> Task to complete:
Pick up the commentary below on AI's energy cost and practical value after its final sentence, and continue it.

> Extract:
Consider this. An AI chatbot uses 200 million times more energy than the human brain to perform the tasks it does. Once done the task, the human owner of the brain can then, if he or she so chooses, cook dinner, pick up the kids, run a triathlon, play music, write a letter, unplug the drain, shop for clothes, paint the fence – you name it. But the AI chatbot can simply run variants of the same task.
So why is so much money being sunk into a technology when we already have a cheaper, far more versatile one? The answer is that AI can do specific tasks quicker – sometimes much quicker – and more accurately than the human brain could ever do. If only good at one thing, it can nonetheless be very good.
We’re starting to see the benefits of this in, for instance, medicine and pharmaceutical research, where doctors can now produce faster and more accurate diagnoses and researchers can speed up the pace of experimental research. Similarly, accountants and lawyers are now able to hand tasks like preparation of briefs or spreadsheets, improving their productivity while reducing their need for labour.
The progress isn’t always linear, though. Research has found that doctors using AI to perform diagnostics tend, on average, to lose diagnostic skills. Smarter machines can make for dumber people so for now, at least, AI outputs need to be verified by humans. Nevertheless AI could automate some tasks while enhancing human performance in others, so its potential seems considerable.
This echoes my main criticism of AI haters. There is a lot to hate about the industry but there is also genuine utility there. This is not the same thing as the metaverse or crypto. But it also seems unlikely that the most “optimistic” scenarios the pitchmen are blathering about will come true.

> Exercise data:
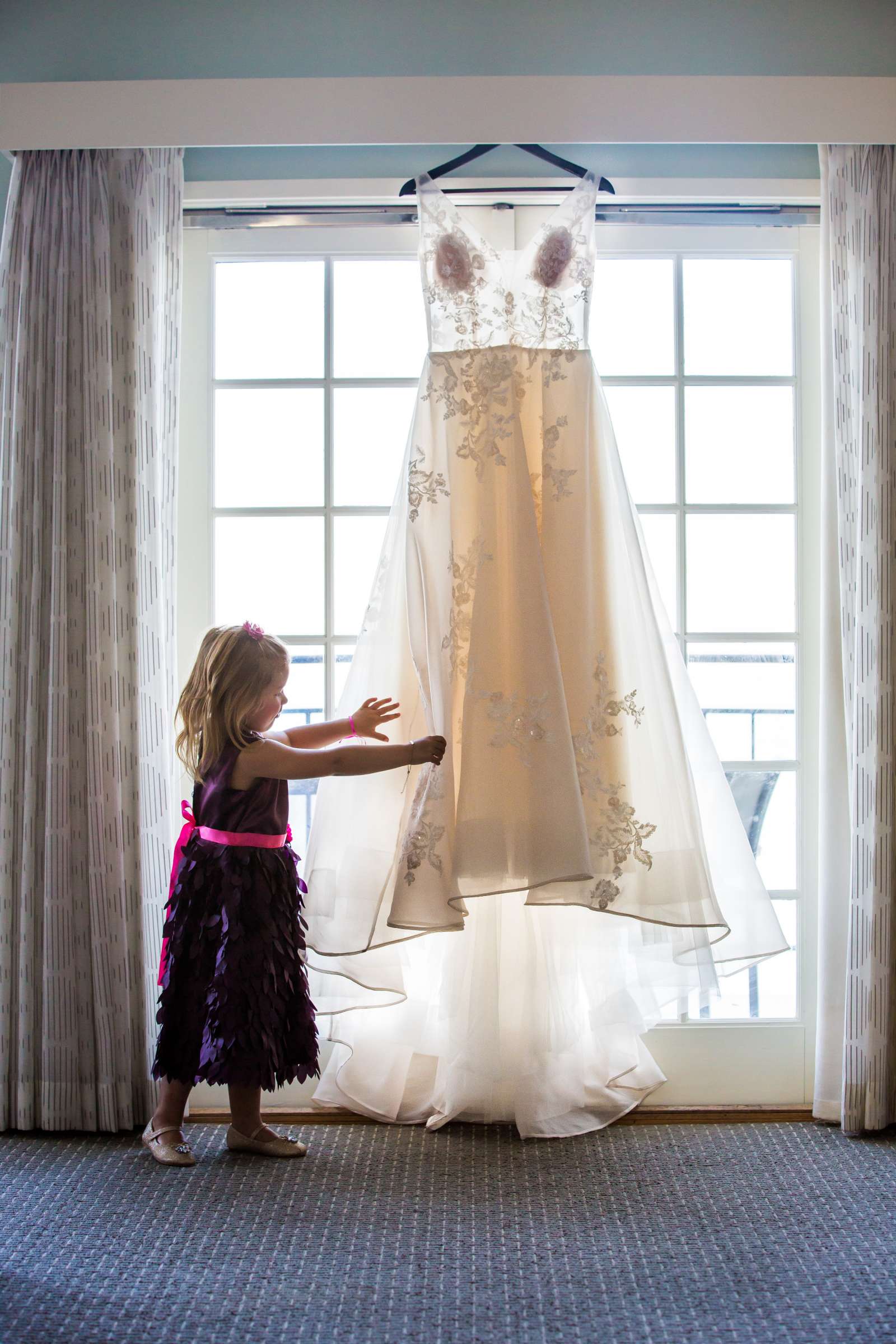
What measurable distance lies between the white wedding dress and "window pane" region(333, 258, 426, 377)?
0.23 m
==
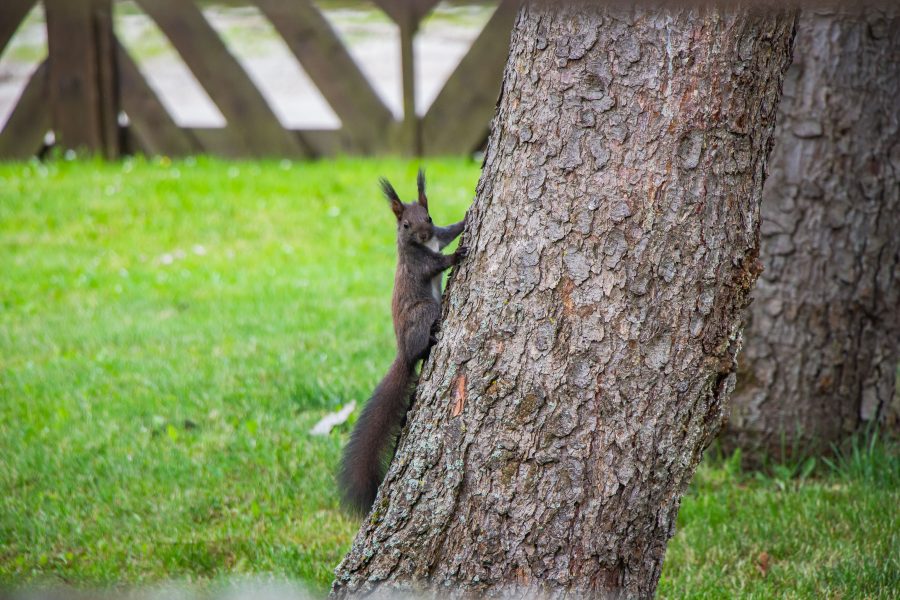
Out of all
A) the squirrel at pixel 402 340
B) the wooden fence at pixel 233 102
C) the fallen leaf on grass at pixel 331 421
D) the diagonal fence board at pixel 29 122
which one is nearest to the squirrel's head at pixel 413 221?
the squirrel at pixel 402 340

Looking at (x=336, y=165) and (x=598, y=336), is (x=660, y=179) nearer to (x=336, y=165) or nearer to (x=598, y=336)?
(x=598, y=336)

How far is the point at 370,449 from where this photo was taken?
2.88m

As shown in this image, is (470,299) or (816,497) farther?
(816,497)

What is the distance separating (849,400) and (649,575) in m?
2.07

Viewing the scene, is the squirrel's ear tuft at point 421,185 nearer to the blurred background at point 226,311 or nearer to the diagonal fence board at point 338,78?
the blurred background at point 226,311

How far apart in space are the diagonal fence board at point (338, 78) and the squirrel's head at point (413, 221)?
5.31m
--
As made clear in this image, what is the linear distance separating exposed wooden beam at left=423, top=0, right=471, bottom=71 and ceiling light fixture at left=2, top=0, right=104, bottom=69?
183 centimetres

> Response to the task:
I think at some point though there will be some question about TAM and that number will be a lot smaller than anybody wants to admit (but probably still a pretty big number by normal human standards). And the question will be not whether this will work for that market but whether, with the exorbitant costs in mind, it make sense to pursue that market at all.
The main criticism of models right now is they produce garbage output, because people are attempting to use general models for bespoke purposes. Absent the ability to tune the models the only alternative is to better control what data is included in prompting. This has to be a human decision, and nobody wants to do that work. They think they can just flip the switch on the text generator and hit “go”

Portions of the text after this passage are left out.